Transposable elements as gene delivery vehicles

Virtually any DNA sequence of interest can be placed between the terminal inverted repeats (TIRs) of a TE and mobilized in trans by supplementing the transposase gene in the form of an expression plasmid or through mRNA synthesized in vitro. This feature makes TEs natural and easily controllable DNA delivery vehicles to transfer genes to a host organisms’ chromosome for the purposes of introducing new traits and to discover new genes. The use of TEs as nonviral vehicles for persistent gene delivery has emerged with the discovery of DNA transposon ‘sleeping beauty’ as a tool for genetic modifications and persistent gene expression was demonstrated in a wide variety of vertebrate cell lines and species (Ammar et al. 2012). Several other synthetic DNA transposon system vehicles like the PiggyBac (PB) transposon with activity in mammalian cells have been studied and tested (for review see Skipper et al. (2013)). Transposon-based gene transfer is more efficient for stable expression of foreign genes in vertebrates compared to classic approaches as the latter ones rely on physical methods of gene constructs delivery: transfection, electroporation, sonoporation, or microinjection. The main drawbacks of these approaches are the low rates of genomic integration and unstable expression of the chromosomally integrated gene construct. This is believed to be associated with the phenomenon of concatemerization of the injected DNA before genomic integration and repeat-induced gene silencing (Henikoff 1998).

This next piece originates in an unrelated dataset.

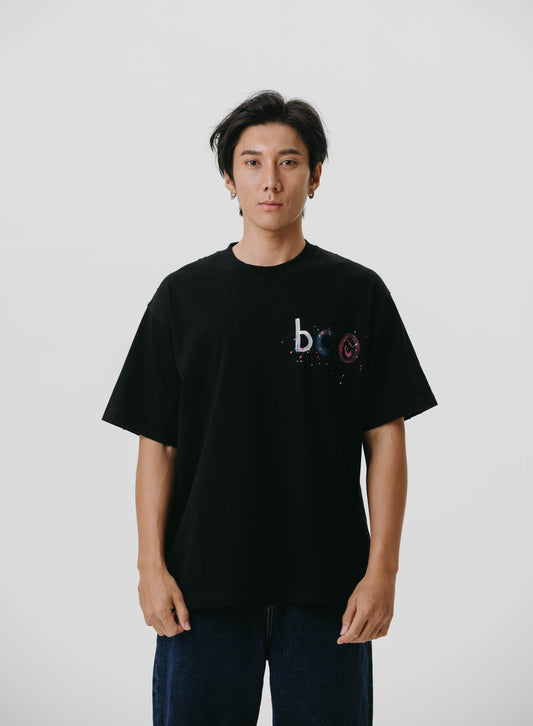 Blahk colors 25060014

The ongoing investigations will certainly prompt new ideas and new designs to be developed in the expanding universe of TE-based technologies for genetic and cell engineering. Innovative aspect of these studies represents the evaluation of TE-based delivery systems as a potential approach for the therapy of human deseases. Despite the various examples of preclinical efficacy for in vivo gene therapy, the road to the clinic will wind through additional experimentation and evidence of therapeutic effects in large animal models.

Conclusions

Transposable elements occupy a significant portion of eukaryotic genomes and have been long time considered as noncoding ‘junk DNA’ with no beneficial functions for the host genome. With the advent of high-throughput sequence technologies, however, scientists are beginning to find that intrinsic relationships exist between TEs and the other part of the genome. Perhaps only a small proportion of these relationships evolve to become mutually beneficial over the long term. Transposable DNAs have been expertly integrated into the incredibly complex function of the genome as important coordinators in many biological processes such as maintenance of chromosome integrity and creation of novel regulatory networks. The number of evidences for the benefits of TEs is constantly increasing, however, this is perhaps the tip of the iceberg. At the end, TEs are the main provider of genetic diversity which is the raw material to promote eucaryotic genome flexibility and evolution. Transposable elements can therefore be viewed as important genomic symbionts and their study should go ‘hand-in-hand’ with the other part of the genome. The fraction of TEs is often neglected in genomewide studies. For instance, the common practice of scientists is to mask repeat sequences in next generation data focussing on the ‘good’ stuff: coding regions. One should appreciate, however, that by throwing out all data on TEs, we are turning our back on important findings on genome functioning and evolution. In short, the selfish, junk and beneficial DNA hypotheses are all relevant but by no means mutually exclusive and single label for these relationships is inappropriate and potentially misleading. One of the key take homes from the numerous sequenced plant and animal genomes is that we still have a lot to learn about the organization of genomes, function of genes to comprehensively recognize the diverse functional importance of the ‘junk’ DNA.